▸ **Activities**:
A. In the article on marriage in the Bible, what word does the author use to describe modern America?
B. The article on marriage in the Bible describes how a man and a woman usually come to marry in modern America. List each step it gives, in order.
C. Carry on the article on marriage in the Bible from the point where it stops.

Updated: Aug 24, 2023



This isn’t a how-to article. I’m not going to tell you how to have a happy or fulfilling marriage. Marriage advice is vital. No matter how smart or “experienced” you think you are, you can’t figure it out all on your own. You need help.


That’s not this. This is more of a “how-did” kind of article. Good, bad, or ugly…this isn’t about managing the dynamics of person-to-person relationships. It’s about categories of marriage that nobody else seems to want to talk about.


That’s understandable. In modern America today, for the most part, a man and a woman date, get engaged, and get married. That’s pretty much how everyone does it. (For the moment, set aside the world’s wickedness and rare outliers like surrogates.)


But I’ve got some foreign and uncomfortable news for you: Modern America is an anomaly. Most people throughout history–most people in the rest of the world right now–don’t do marriage the way we do. That includes the ancient Hebrews who wrote the Bible and for whom it was written.

Marriage Is Central

The concept of marriage is central to God’s portrayal of his relationship with his people. Adam was made in his image, and from Adam, God extracted Eve, making the two together a more complete image of God than either one separately. Over and over, he describes his relationship with his people as a marriage.


The wedding feast…The bride of Christ…Idolatry is the same as adultery.


If God uses marriage as a metaphor of his relationship with us throughout the Bible, it seems to me that it’s important for us to understand how the Bible portrays marriage.


That’s not to say that every marital arrangement in the Bible is a pattern we ought to follow. The Bible doesn’t hide its characters’ bad choices. In fact, it frequently–almost always–highlights them in order to give us examples of what not to do.


But that’s also not to say that every marital arrangement in the Bible that doesn’t conform to our cultural expectations of right and wrong is actually wrong. God doesn’t care about our cultural standards. He communicates with us where we are, but he doesn’t conform his moral standards to ours. If God says something is morally acceptable, then it is. If he says it’s not morally acceptable, then it’s not. Our preferences carry no weight.

▸ **Data for analysis**:

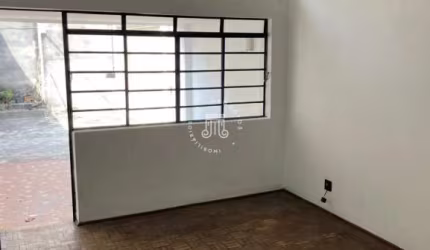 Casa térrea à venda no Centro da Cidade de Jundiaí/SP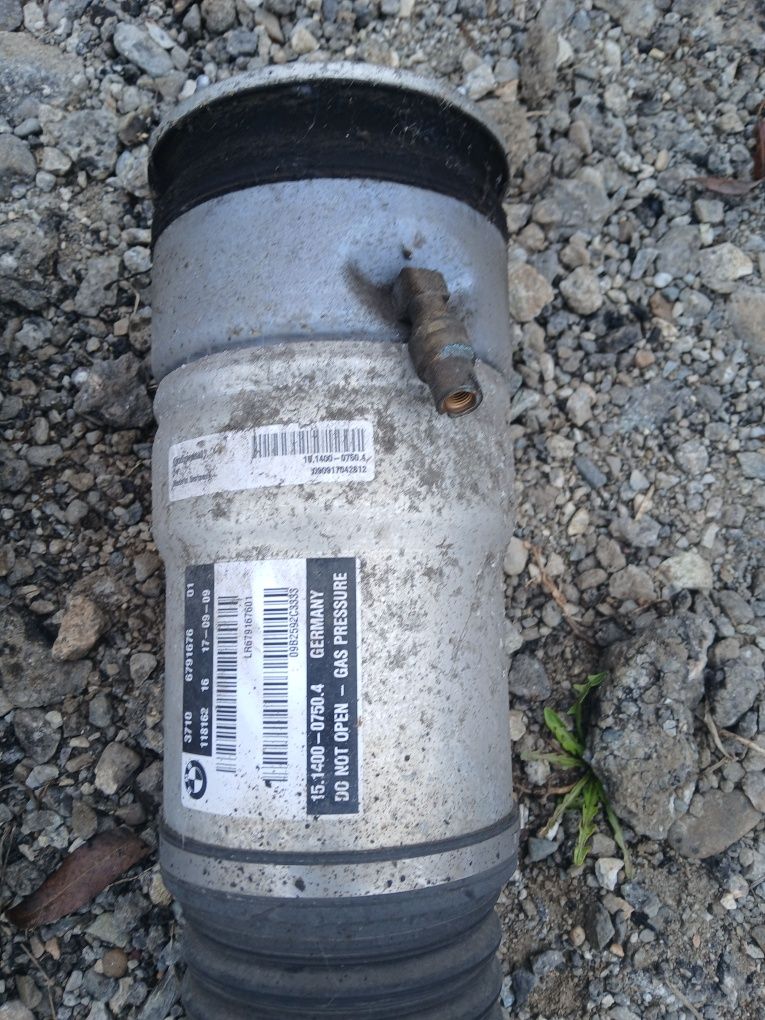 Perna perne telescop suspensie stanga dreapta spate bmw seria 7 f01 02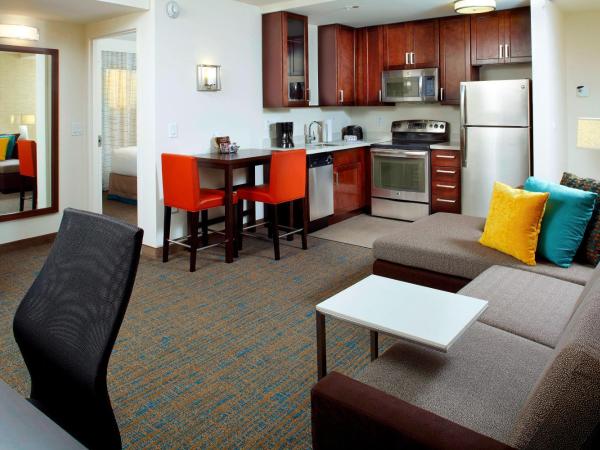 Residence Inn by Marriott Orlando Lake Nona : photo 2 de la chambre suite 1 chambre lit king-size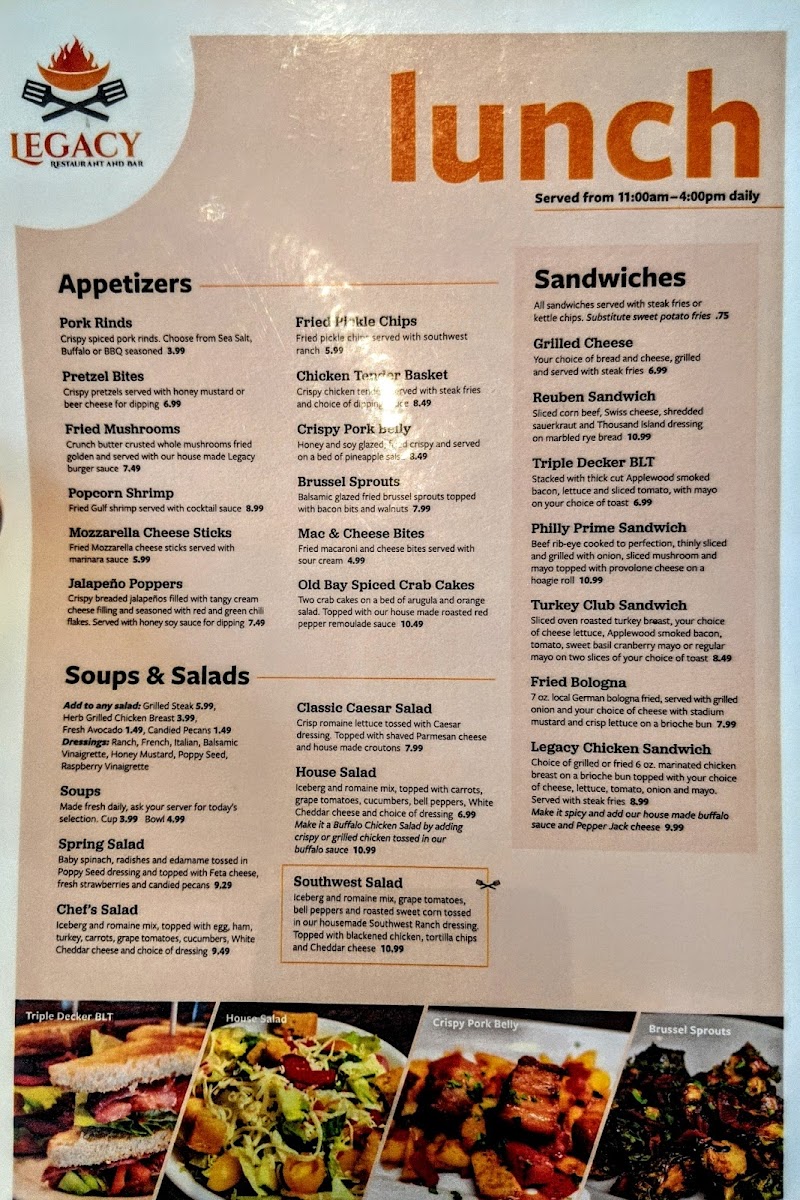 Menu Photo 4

==

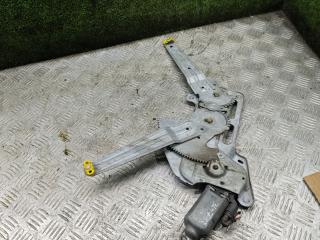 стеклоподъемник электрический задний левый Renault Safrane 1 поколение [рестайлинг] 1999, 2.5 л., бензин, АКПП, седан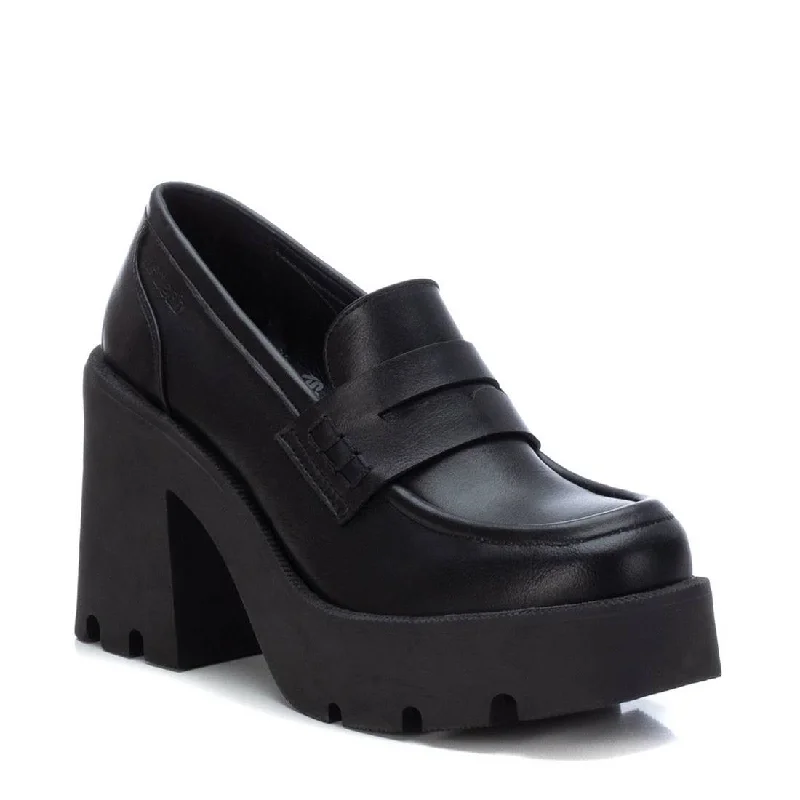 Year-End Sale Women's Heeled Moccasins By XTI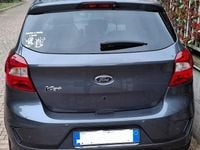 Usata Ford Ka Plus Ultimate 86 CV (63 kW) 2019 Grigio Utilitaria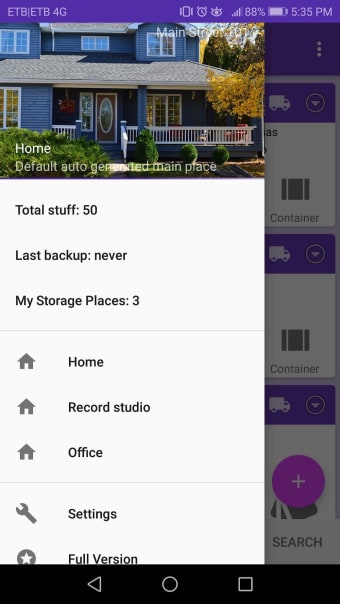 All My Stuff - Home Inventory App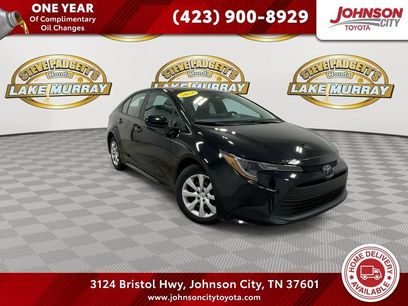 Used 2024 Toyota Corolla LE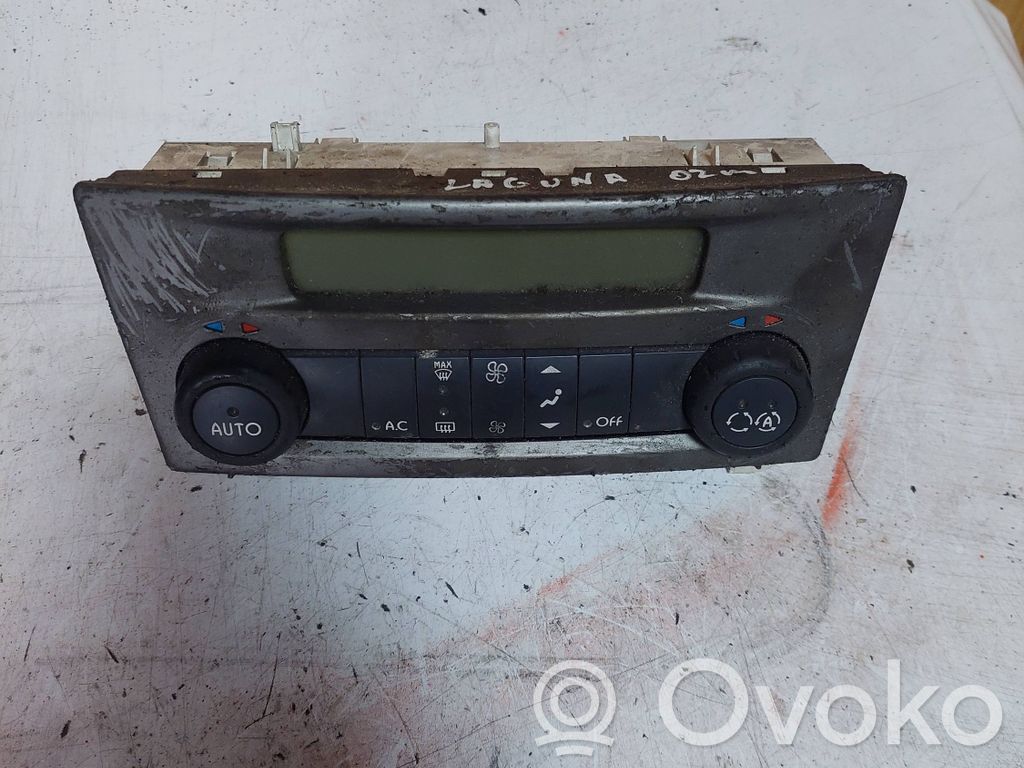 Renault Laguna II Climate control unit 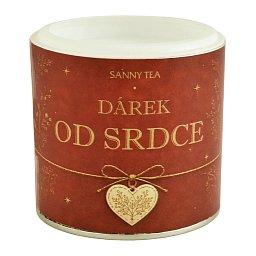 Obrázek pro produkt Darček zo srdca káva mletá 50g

▸ **Written answers**:
A. An anomaly.

B. Date, get engaged, get married.

C.
God determines right and wrong. We don’t.

It’s tempting to think that God merely “winked” at the sinful nature of foreign things like concubinage and polygamy, which appear on the surface to be unfair to women, because the ancient Hebrews didn’t know any better, but that was never a consideration for any of the laws that he gave. God didn’t hesitate to give a law against making and worshiping statues of him, even though the Hebrews obviously didn’t know that they weren’t supposed to do that. They struggled with idolatry for another thousand years after Sinai, so suggesting God didn’t outright ban any of these marital arrangements only because the Hebrews wouldn’t have understood is absurd.


Slavery…bride price…capital punishment…polygamy…genocide…. Like it or not, these are things that God allows in his Law under some circumstances, and our gut feelings about how right or wrong they are is completely irrelevant to the reality of their rightness or wrongness.


With that understanding, I’d like to describe seven marital arrangements that you will encounter while reading the Bible, especially the Old Testament. Not because I think we need all of these arrangements now, but because I don’t think you can fully understand the Scriptures without understanding the culture and mindset of the people who wrote them. I am neither promoting nor condemning any of these practices. I’m just telling you how marriage used to work and what God allows in his Law. “Allows” does not equal “desires”. “Allowed” does not mean “ideal”.

  1. Betrothal

  2. Free Marriage

  3. Concubinage

  4. Levirate Marriage

  5. Handmaid Concubinage

  6. Slave Marriage

  7. Captive Concubinage

Betrothal is somewhere between our “engagement” and marriage. Free Marriage is closest to what we call “marriage” today. Levirate Marriage is tied to life in the land of Israel. The other four are all variations of concubinage. I’ll explain what that means later, but it’s important to know that Biblical Hebrew doesn’t have a separate word for any of these, except perhaps for “concubine”, and that word isn’t always applied to concubines. In fact, it doesn’t have specific words for marriage or wife at all.


The Hebrew word for “wife” used in the Bible is ishah (אשּׁה), which really just means “woman”. Except for the Levirate Marriage (yabam / יבם), there is no single word for marriage or marry. For women, the Bible uses phrases like “become a woman” or just “become”. For men, it most often says “master”. For readability, almost all English translations render these terms as some variation of “wife” or “marry”, depending on the context. That’s fine as long as the reader knows this, but if you don’t, I think it can often lose meaning or gain unintended meanings.


The differences between these marital arrangements are fuzzy and often overlap. A captive woman might become a handmaid to a Hebrew wife and then be given to the husband as a surrogate. A concubine might be a man’s only wife and if he dies childless, she might become a levirate wife to his brother. It can be complicated.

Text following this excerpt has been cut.